- [Instructions for the task]: Emit only the lines from the line containing "Label granularity: sequence-level." through the last line of the entries, unchanged.
=====
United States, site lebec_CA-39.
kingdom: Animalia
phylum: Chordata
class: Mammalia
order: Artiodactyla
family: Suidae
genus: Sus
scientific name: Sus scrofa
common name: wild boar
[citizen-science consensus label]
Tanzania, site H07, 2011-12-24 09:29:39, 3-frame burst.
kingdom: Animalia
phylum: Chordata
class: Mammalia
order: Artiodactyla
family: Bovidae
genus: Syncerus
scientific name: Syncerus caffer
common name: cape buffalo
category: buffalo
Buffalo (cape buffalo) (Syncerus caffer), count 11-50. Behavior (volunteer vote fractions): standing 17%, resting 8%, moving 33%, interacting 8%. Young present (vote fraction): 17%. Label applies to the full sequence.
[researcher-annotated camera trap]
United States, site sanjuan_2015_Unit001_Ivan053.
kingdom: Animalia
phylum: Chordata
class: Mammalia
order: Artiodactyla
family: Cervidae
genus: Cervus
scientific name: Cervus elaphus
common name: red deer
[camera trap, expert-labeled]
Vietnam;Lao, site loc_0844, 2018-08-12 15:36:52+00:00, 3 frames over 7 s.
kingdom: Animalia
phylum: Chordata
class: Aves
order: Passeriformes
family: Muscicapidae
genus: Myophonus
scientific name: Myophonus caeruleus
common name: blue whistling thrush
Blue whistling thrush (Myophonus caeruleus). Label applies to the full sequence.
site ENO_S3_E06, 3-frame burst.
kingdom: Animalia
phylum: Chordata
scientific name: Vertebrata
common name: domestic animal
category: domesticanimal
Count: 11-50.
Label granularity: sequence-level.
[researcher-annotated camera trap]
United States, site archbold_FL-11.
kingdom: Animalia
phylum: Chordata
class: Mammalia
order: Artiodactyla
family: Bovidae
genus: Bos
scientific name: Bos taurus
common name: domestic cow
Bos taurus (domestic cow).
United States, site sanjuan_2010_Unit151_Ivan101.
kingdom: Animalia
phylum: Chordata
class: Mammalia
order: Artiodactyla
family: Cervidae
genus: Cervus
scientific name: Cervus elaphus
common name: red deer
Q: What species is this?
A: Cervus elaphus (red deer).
=====
- [Problem solution]:
Label granularity: sequence-level.
[researcher-annotated camera trap]
United States, site archbold_FL-11.
kingdom: Animalia
phylum: Chordata
class: Mammalia
order: Artiodactyla
family: Bovidae
genus: Bos
scientific name: Bos taurus
common name: domestic cow
Bos taurus (domestic cow).
United States, site sanjuan_2010_Unit151_Ivan101.
kingdom: Animalia
phylum: Chordata
class: Mammalia
order: Artiodactyla
family: Cervidae
genus: Cervus
scientific name: Cervus elaphus
common name: red deer
Q: What species is this?
A: Cervus elaphus (red deer).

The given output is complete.